Americans shouldn’t be jailed for peaceably asking public officials a question. But that is what officials in Laredo, Texas did to Priscilla Villarreal. FIRE is stepping in to defend Priscilla’s First Amendment rights and the rights of all Americans to ask public servants for information. And what’s more, to help ensure public officials who violate essential First Amendment rights are held accountable.
Priscilla is a citizen journalist who has gained a loyal following on social media because of her unfiltered reporting on local matters, including police and government conduct (and misconduct). Desperate to silence her, local officials dug up a statute—never used by local authorities in the law’s 23-year history—to arrest Priscilla for asking a police officer to confirm information she had already received from other sources.
Asking public servants for information is something thousands of journalists and other citizens do every day.
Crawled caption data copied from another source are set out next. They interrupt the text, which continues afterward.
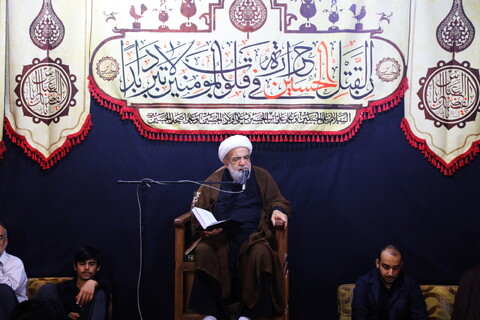 مراسم عزاداری سالار شهیدان در دهه اول ماه صفر در بیت مرحوم آیت الله شاه آبادی (ره)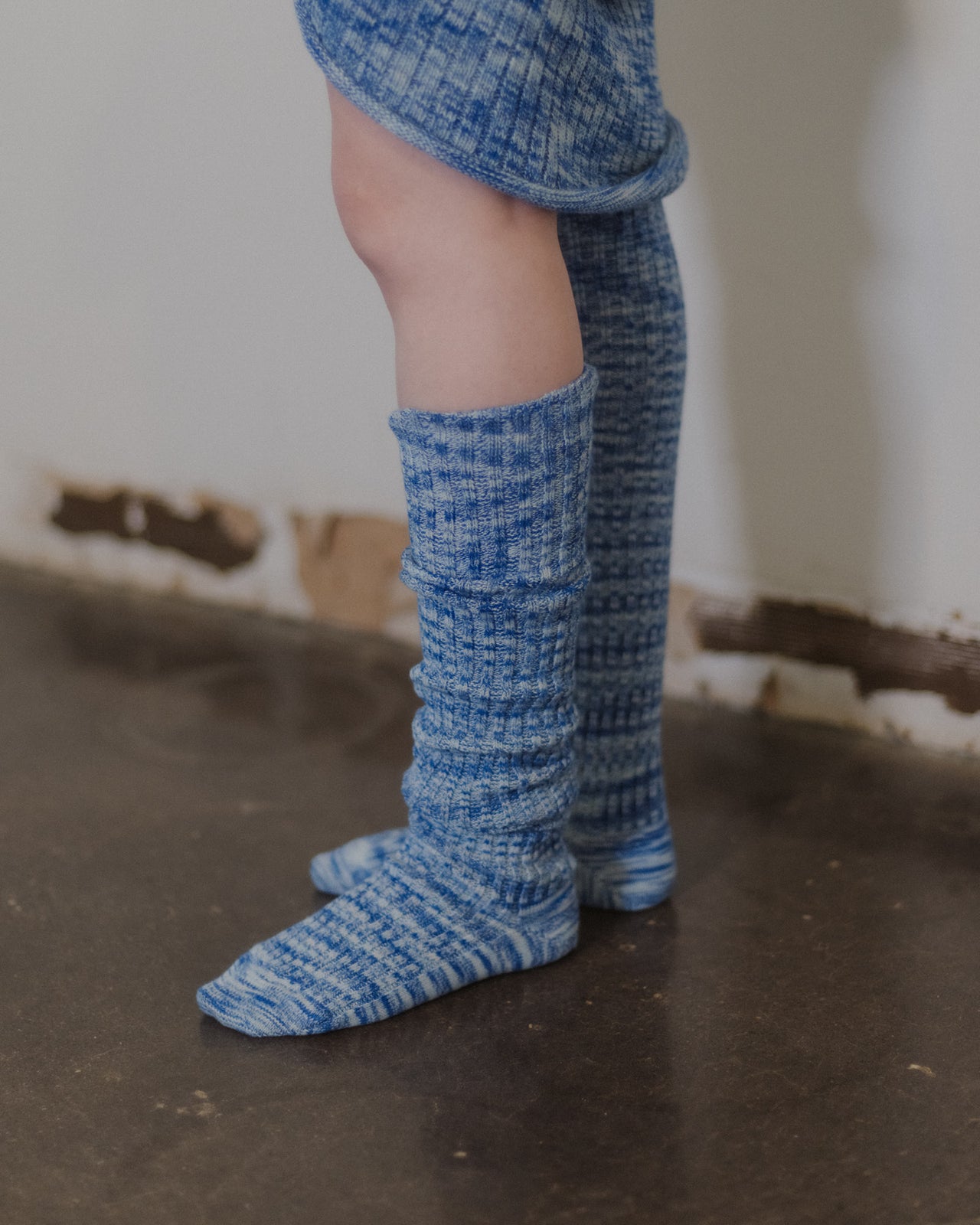 Twist Overknee Socks - Organic Cotton Rib - Blue Melange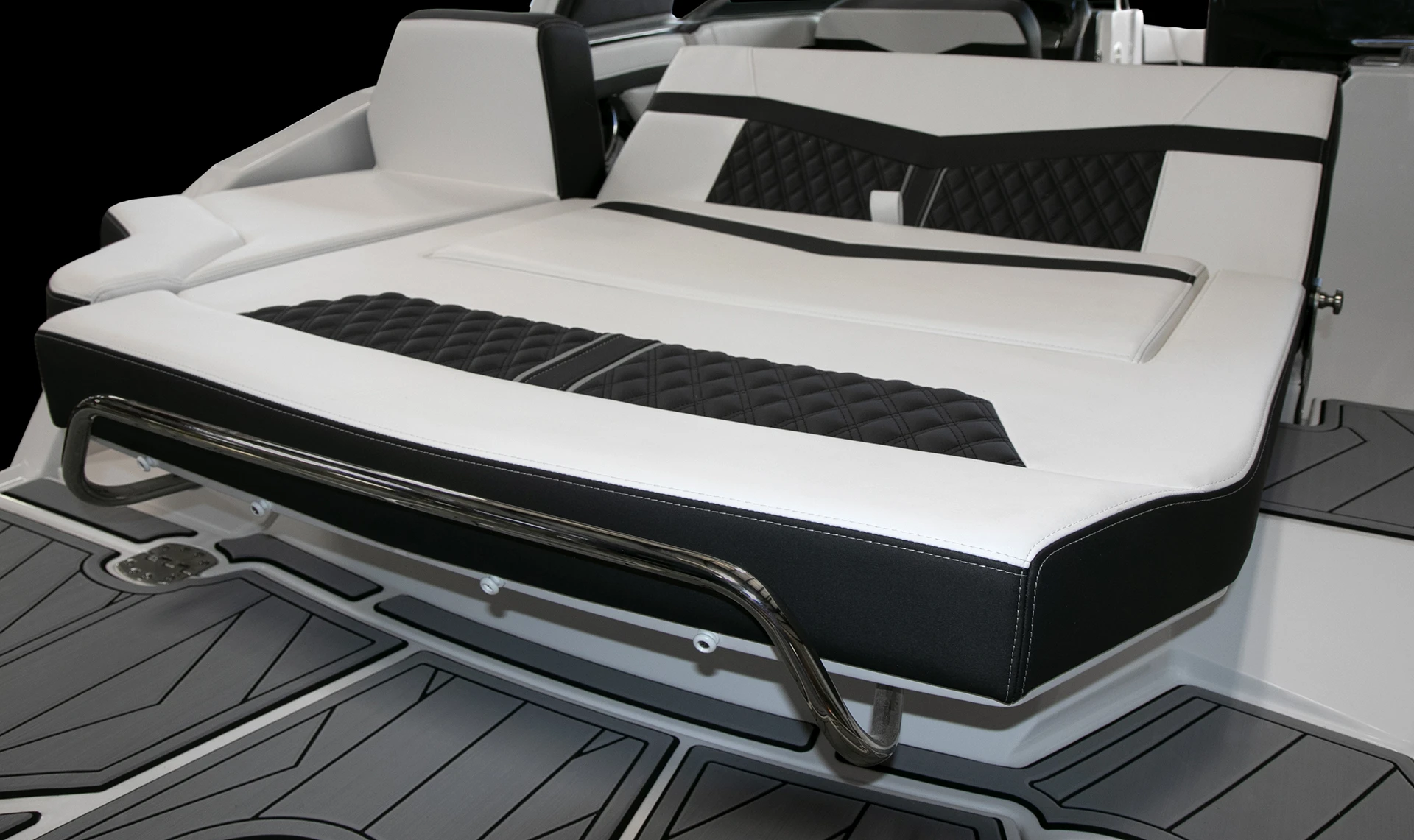 Versatile rear lounge seating on the Monterey 275SS, designed for comfort and relaxation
And it is something the First Amendment obviously protects, as decisions from the Supreme Court make clear. But Laredo tried to criminalize Villarreal’s exercise of this essential First Amendment right.
After Priscilla sued, the police officers and district attorneys who orchestrated her arrest raised the defense of qualified immunity, a doctrine that too often denies citizens a remedy for constitutional violations. Despite an initial setback in the district court, the Fifth Circuit Court of Appeals denied qualified immunity to Laredo’s officers on August 12, 2022, finding the arrest was an obvious constitutional violation. Judge James Ho, writing for the majority, succinctly explained, “if the First Amendment means anything, it surely means that a citizen journalist has the right to ask a public official a question, without fear of being imprisoned.”
On October 28, 2022 the Fifth Circuit elected to rehear the case en banc, meaning all 16 active judges will consider Priscilla’s constitutional claims. On January 23, 2023, FIRE argued on Priscilla's behalf, and is awaiting the Court's decision. By pursuing her case, Priscilla is standing up for all citizens who want to exercise their First Amendment right to seek information from government officials and contribute to a well-informed public, free from fear that officials will abuse the laws to try to silence their detractors.